━━━━━ Texte à analyser ━━━━━
Statuts iniques qui faisaient de mes parents des étrangers dans le pays qui les avaient accueillis et naturalisés.

Dès le 8 octobre 1940, l’abrogation du Décret Crémieux faisait des citoyens juifs français d’Algérie des parias (près de 500 professeurs ou instituteurs sont renvoyés, près de 20.000 élèves sont exclus des écoles publiques, les médecins n’ont plus le droit d’exercer, etc...Toutes ces mesures, signant la faillite de la Démocratie, ne provoquèrent que très peu de protestations, comme l’a souligné l’historien Michel Winock.

« Pire, ajoute-t-il, dans l’Université, dans la Faculté de médecine, dans la magistrature, etc...les postes »libérés« par les collègues juifs sont occupés, sans état d’âme, par les enseignants, médecins, juges non juifs ! » On ne peut évacuer le rôle de la bureaucratie, de la presse « officielle », bref de tous ceux qui, par indifférence ou haine antisémite, se sont rendus coupables de petites ou grandes lâchetés.

« Combien furent précieux, alors, les cris de quelques protestataires dans le désert de la soumission »...

Il convient de s’interroger sur le rôle joué par une grande partie des hauts fonctionnaires de Vichy, plus soucieux de leur carrière que de la portée de leurs actes, exécutant des ordres iniques sans états d’âme.

Ces interrogations s’inscrivent dans le travail d’Histoire et Mémoire qui nous incombe, travail exigeant, appelant à la réflexion sur les questions fondamentales que les génocides et crimes contre l’Humanité des 20ème et 21ème siècles posent à la conscience humaine.

Comment en est-on arrivé là ? Quel cheminement idéologique a pu mener à« l’abolition totale du lien humain dans les manufactures de la mort, » Comment des Etats démocratiques ont-ils pu consentir au pire ? Rappelons que ce crime de masse a été commis dans le silence assourdissant des nations.

La SHOAH a dévoilé la fragilité de l’humanité, là où la barbarie est comme la face cachée de la civilisation moderne, technique et industrielle..

L’Histoire du Régime de Vichy illustre cette fragilité de la Démocratie quand ses principes fondamentaux sont bafoués, quand on permet à des idéologies totalitaires de pénétrer l’espace républicain" (Georges Bensoussan).

Ce travail d’Histoire et de Mémoire fait de nous des « avertisseurs d’incendie », à l’heure où des discours populistes de tous bords gagne une partie de l’Europe , à l’heure où certains tentent de relativiser les valeurs humanistes universelles au nom du multiculturalisme et du relativisme historique.
━━━━━ Données présentées ━━━━━
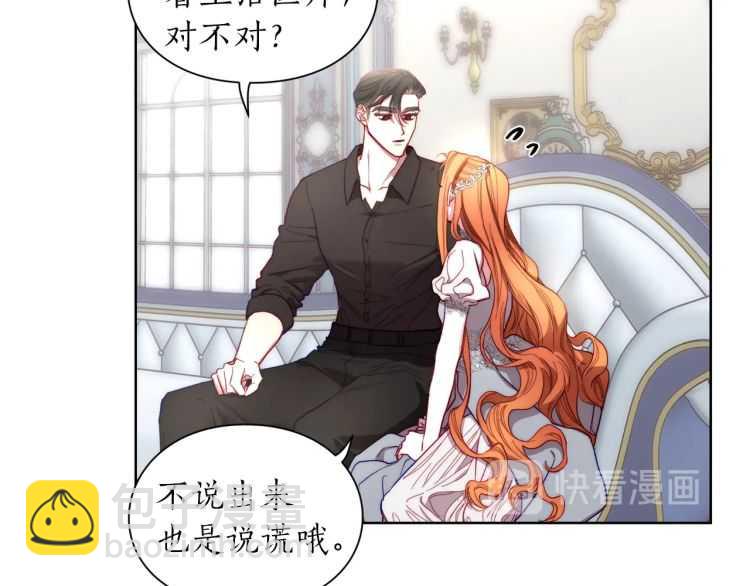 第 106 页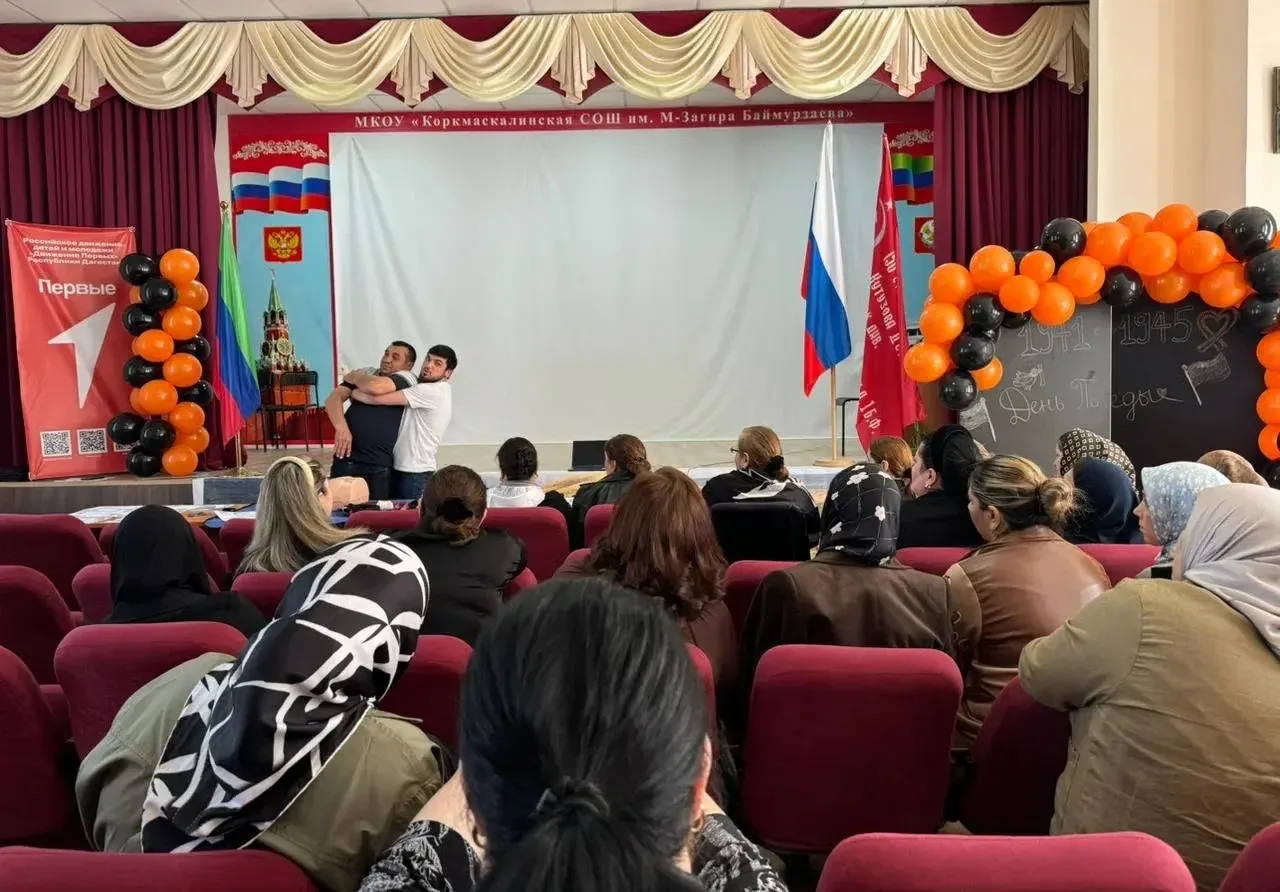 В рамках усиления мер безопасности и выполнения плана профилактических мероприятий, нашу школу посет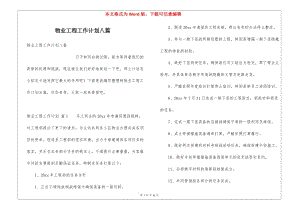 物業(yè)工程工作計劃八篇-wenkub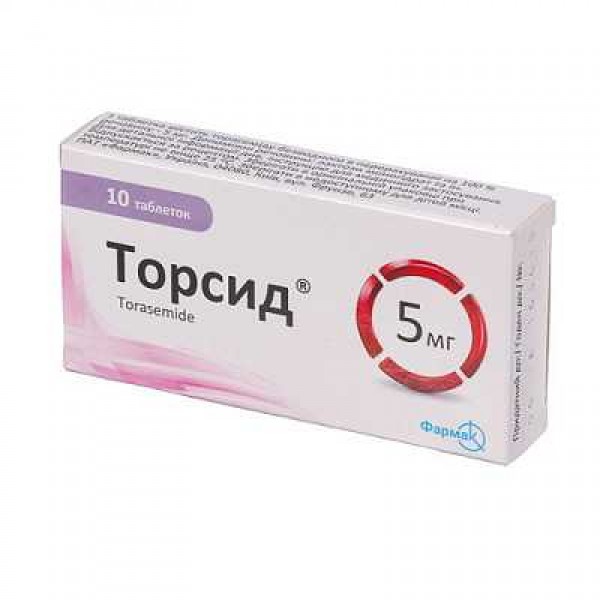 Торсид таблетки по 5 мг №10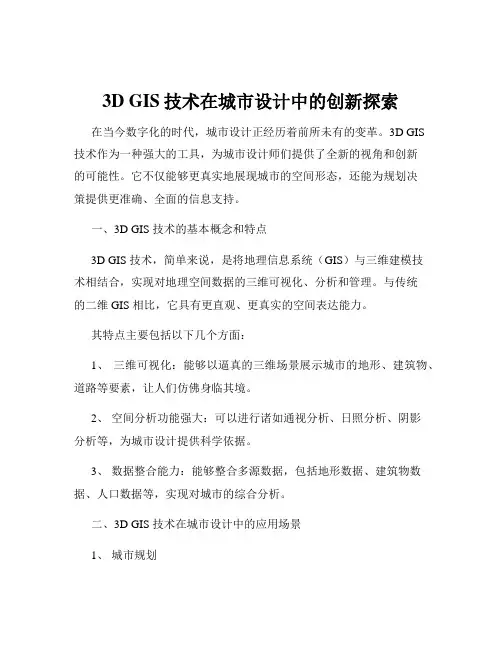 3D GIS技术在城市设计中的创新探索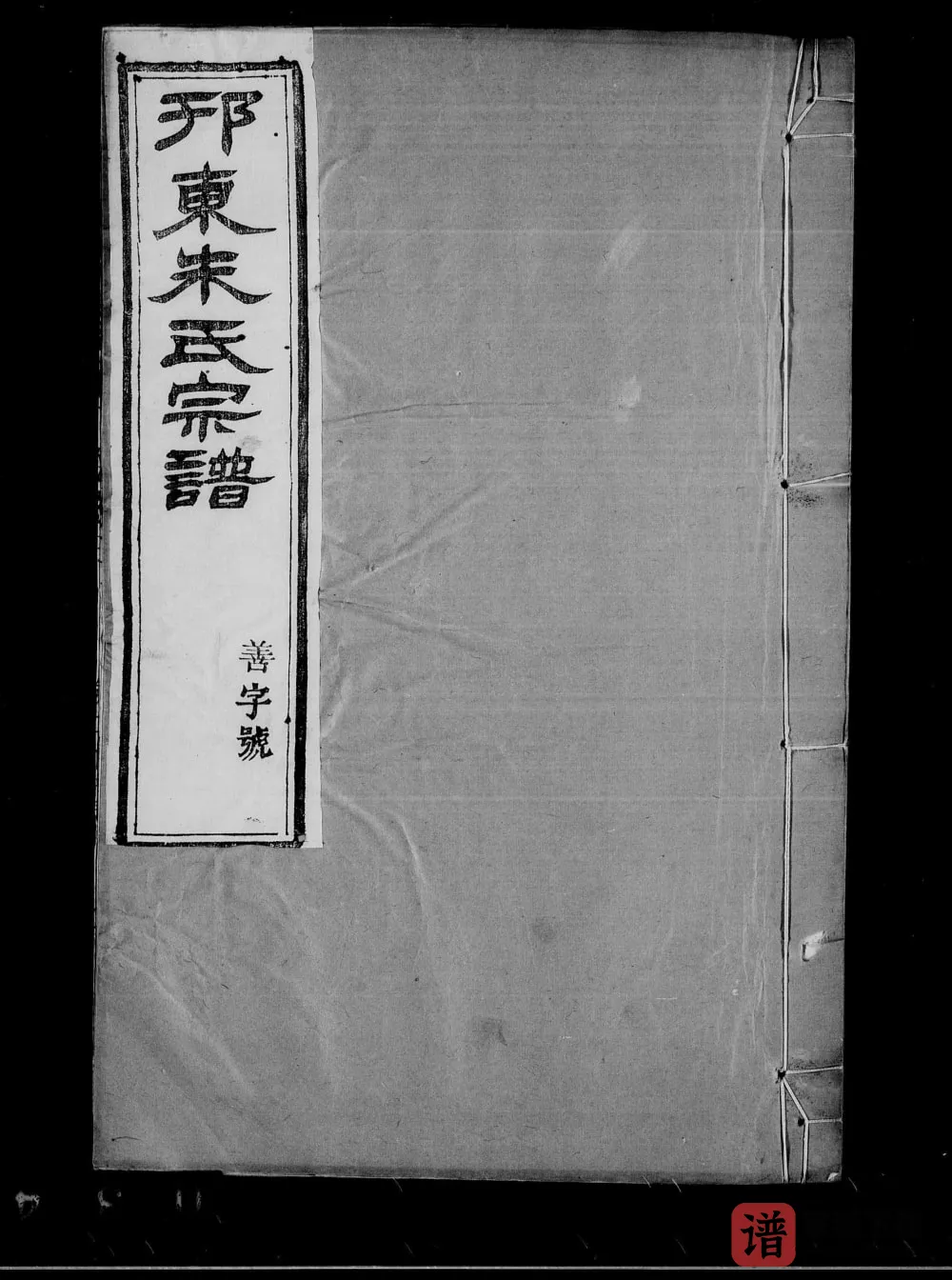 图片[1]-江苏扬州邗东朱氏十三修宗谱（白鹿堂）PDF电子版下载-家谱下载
━━━━━
*Énoncé:* D'après le texte à analyser, à quelle date le décret Crémieux a-t-il été abrogé ? Ces données n'ont aucun rapport avec le texte à analyser.

*Résultat:* Le 8 octobre 1940.